当前位置:网站首页>Pytroch Learning Notes 6: NN network layer convolution layer
Pytroch Learning Notes 6: NN network layer convolution layer
2022-06-30 01:08:00 【Dear_ learner】
Through the previous two sections , You already know how to build a network model and how to build a very important class nn.Module And model containers Containers. There are two basic steps to build a network model : Create submodules and splice submodules . The established sub module includes convolution layer 、 Pooling layer 、 Activation layer, full connection layer, etc . So this section starts with the sub module .
One 、 Convolution and convolution
Convolution operation : Convolution kernel in the input signal ( Images ) Slide up , Multiply and add at the corresponding position ;
Convolution layer : Also known as filter , filter , It can be thought of as a pattern , A certain characteristic .
The process of convolution is similar to using a template to look for areas similar to it in an image , The more similar to the convolution pattern , The higher the activation value , So as to achieve feature extraction .
1、1d 2d 3d Convolution scheme
In general , The sliding of convolution kernel on several dimensions is called several dimensional convolution .

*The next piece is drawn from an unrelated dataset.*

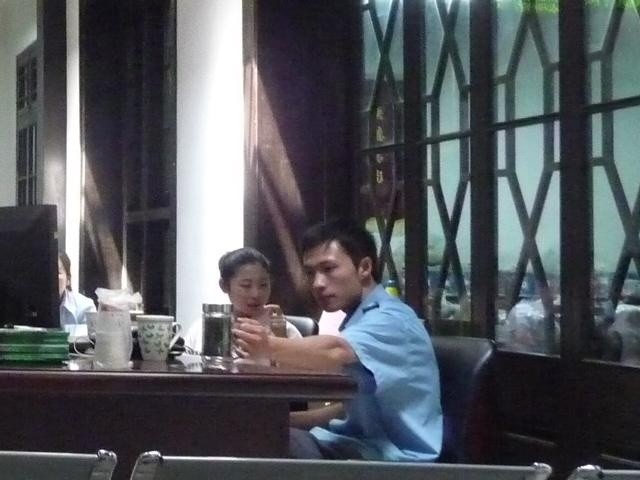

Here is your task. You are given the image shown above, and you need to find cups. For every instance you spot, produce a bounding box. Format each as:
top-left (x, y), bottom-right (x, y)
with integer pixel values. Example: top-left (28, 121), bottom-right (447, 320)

One dimensional convolution diagram 
Two dimensional convolution diagram 
Three dimensional convolution diagram 
Two 、 Basic properties of convolution
Convolution kernel (Kernel): Receptive field of convolution operation , Intuitive understanding is a filter matrix , The commonly used convolution kernel size is 3×3、5×5 etc. ;
step (Stride): The pixels moved in each step when the convolution kernel traverses the feature map , If the step size is 1 Then every time you move 1 Pixel , In steps of 2 Then every time you move 2 Pixel ( That is, skip 1 Pixel ), And so on ;
fill (Padding): How to deal with the boundary of characteristic graph , There are generally two kinds of , One is not to fill the boundary completely , Convolution is performed only on input pixels , This will make the size of the output feature map smaller than the size of the input feature map ; The other is to fill outside the boundary ( Generally filled with 0), Then perform the convolution operation , In this way, the size of the output feature map can be consistent with the size of the input feature map ;
passageway (Channel): Number of channels in convolution layer ( The layer number ).

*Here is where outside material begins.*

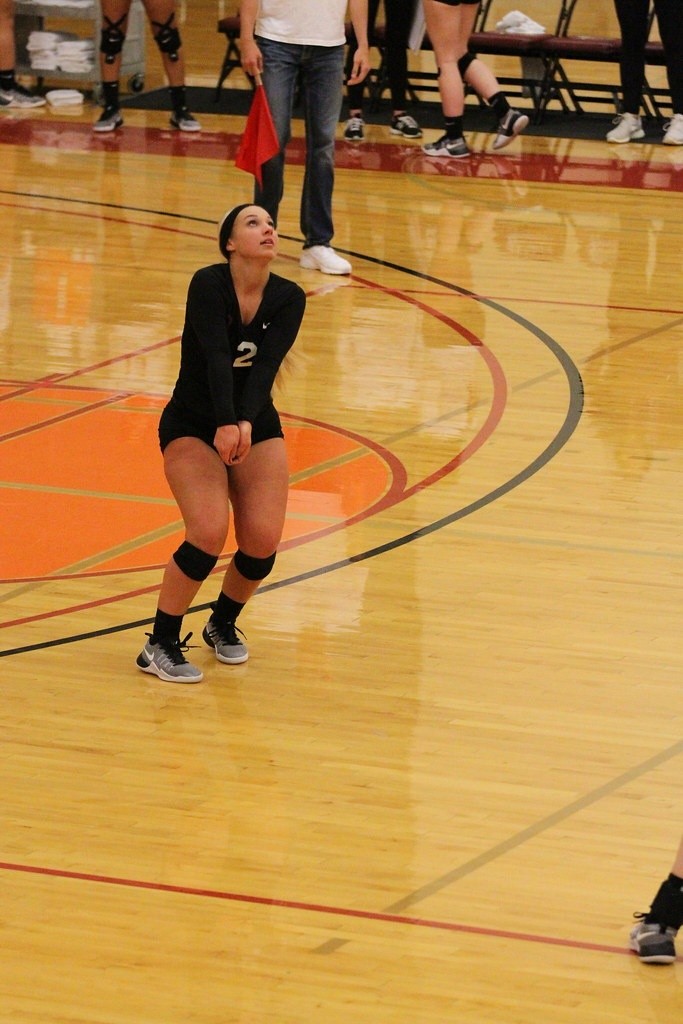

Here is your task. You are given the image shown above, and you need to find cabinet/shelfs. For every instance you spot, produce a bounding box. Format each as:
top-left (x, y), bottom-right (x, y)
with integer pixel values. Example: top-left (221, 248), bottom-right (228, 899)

top-left (12, 0), bottom-right (147, 106)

The following figure shows a convolution kernel (kernel) by 3×3、 step (stride) by 1、 fill (padding) by 1 Two dimensional convolution of :
3、 ... and 、 Calculation process of convolution
The calculation of convolution is very simple , When the convolution kernel is scanned on the input image , Multiply the convolution kernel one by one with the value of the corresponding position in the input image , Finally, sum up , The convolution result of this position is obtained . Moving convolution kernel , The convolution result of each position can be calculated . Here's the picture :
Four 、 Various types of convolution
1、 Standard convolution
(1) Two dimensional convolution ( Single channel convolution )

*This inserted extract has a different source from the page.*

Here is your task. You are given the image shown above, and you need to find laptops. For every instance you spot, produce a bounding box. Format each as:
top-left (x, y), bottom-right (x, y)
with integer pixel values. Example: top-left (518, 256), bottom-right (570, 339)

It has been shown in the diagram above , Represents the convolution of only one channel . The following figure shows a convolution kernel (kernel) by 3×3、 step (stride) by 1、 fill (padding) by 0 Convolution of :
(2) Two dimensional convolution ( Multichannel convolution )
Convolution with multiple channels , For example, when processing color images , Respectively for R, G, B this 3 Layer processing 3 Channel convolution , Here's the picture :
Then the convolution results of the three channels are combined ( Generally, elements are added ), Get the result of convolution , Here's the picture :
(3) Three dimensional convolution
Convolution has three dimensions ( Height 、 Width 、 passageway ), Follow the... Of the input image 3 Slide in two directions , Finally, output the three-dimensional results , Here's the picture :
(4)1x1 Convolution (1 x 1 Convolution)
When the convolution kernel size is 1x1 Convolution of time , That is, the convolution kernel becomes just one number . Here's the picture :
As can be seen from the above figure ,1x1 The function of convolution is to effectively reduce the dimension , Reduce computational complexity .1x1 Convolution in GoogLeNet It is widely used in network structure .
2、 deconvolution ( Transposition convolution )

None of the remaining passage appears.